La note comique est donnée par un capitaine amené il y a quelques jours des environs de Port-Arthur. Depuis qu’il est tombé aux mains de l’ennemi, il n’a cessé de menacer ses gardiens des terribles représailles qui les attendent et de leur dépeindre la facilité avec laquelle les Russes en viendront à bout. Impatienté, un officier japonais lui demanda pourquoi, dans ces conditions, il s’était rendu à de si pitoyables adversaires.

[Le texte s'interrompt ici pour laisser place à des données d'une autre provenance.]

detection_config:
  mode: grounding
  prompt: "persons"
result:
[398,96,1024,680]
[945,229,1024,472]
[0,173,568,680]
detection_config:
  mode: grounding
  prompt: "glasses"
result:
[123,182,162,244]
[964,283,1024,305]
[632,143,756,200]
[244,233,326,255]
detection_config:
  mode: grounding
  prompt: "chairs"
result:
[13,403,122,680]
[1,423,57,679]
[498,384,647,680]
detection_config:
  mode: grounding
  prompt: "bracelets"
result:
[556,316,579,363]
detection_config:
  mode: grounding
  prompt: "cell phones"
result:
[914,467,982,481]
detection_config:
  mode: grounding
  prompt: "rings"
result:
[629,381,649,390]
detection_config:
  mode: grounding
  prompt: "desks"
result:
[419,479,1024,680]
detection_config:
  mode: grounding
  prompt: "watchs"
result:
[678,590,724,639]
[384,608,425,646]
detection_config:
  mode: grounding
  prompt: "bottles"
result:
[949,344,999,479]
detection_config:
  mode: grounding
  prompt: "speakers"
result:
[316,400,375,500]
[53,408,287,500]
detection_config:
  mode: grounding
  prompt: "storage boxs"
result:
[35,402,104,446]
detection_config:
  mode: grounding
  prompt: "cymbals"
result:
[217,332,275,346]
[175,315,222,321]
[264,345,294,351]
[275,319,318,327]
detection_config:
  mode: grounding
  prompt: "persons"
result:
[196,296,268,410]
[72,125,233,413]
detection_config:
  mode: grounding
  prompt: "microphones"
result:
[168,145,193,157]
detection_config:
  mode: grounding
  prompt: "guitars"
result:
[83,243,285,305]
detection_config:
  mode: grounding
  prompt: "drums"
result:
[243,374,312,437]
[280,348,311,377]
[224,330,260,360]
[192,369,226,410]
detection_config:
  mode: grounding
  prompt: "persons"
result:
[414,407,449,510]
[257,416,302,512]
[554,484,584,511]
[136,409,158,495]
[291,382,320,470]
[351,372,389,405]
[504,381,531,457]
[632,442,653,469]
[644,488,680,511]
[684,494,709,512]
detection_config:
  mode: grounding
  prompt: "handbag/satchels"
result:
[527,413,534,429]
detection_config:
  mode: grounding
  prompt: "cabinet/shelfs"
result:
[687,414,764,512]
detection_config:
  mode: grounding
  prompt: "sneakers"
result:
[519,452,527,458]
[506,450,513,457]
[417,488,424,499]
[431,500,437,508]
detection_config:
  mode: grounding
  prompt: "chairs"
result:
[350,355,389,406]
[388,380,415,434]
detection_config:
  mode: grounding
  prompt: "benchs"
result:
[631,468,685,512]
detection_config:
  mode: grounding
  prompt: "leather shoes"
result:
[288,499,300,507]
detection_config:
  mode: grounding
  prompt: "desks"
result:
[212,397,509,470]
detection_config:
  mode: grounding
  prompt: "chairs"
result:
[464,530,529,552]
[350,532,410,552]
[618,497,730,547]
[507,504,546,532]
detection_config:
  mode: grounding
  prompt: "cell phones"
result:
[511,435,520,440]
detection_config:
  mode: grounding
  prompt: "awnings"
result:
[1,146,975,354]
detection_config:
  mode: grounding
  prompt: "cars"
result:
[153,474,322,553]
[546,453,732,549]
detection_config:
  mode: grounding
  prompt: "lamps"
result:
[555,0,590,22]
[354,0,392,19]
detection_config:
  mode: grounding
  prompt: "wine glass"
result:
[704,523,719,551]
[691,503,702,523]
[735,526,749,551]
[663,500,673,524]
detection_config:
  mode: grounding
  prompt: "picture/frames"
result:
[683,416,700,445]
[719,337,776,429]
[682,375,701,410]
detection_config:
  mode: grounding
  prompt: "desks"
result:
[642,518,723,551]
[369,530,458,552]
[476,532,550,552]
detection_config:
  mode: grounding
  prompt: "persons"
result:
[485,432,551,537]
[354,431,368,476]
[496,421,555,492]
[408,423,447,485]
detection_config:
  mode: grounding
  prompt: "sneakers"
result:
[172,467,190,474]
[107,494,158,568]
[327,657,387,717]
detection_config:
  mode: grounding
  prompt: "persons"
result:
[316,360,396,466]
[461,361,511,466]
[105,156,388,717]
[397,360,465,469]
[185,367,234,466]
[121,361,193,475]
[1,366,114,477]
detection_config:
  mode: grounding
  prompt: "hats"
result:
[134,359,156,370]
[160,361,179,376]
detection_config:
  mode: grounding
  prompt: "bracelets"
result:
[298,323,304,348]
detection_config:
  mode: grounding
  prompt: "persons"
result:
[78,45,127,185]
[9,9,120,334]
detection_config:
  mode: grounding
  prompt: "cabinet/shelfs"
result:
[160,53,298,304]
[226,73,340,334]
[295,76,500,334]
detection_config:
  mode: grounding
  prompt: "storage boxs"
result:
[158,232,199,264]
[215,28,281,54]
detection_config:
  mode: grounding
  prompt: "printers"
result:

— C’est bien simple, répondit le Moscovite, ce sont des soldats du train qui ont fait le coup ; ils n’étaient pas armés, j’ai eu scrupule à les massacrer.

— Fort bien, dans ce cas notre situation est simplifiée, reprit le Japonais ; nous n’enverrons à Port-Arthur que des coolies et vous procurerons quelques compagnons sans que cela nous coûte grand’chose.

Depuis ce jour, le capitaine n’a plus échafaudé de prophéties sur les opérations futures.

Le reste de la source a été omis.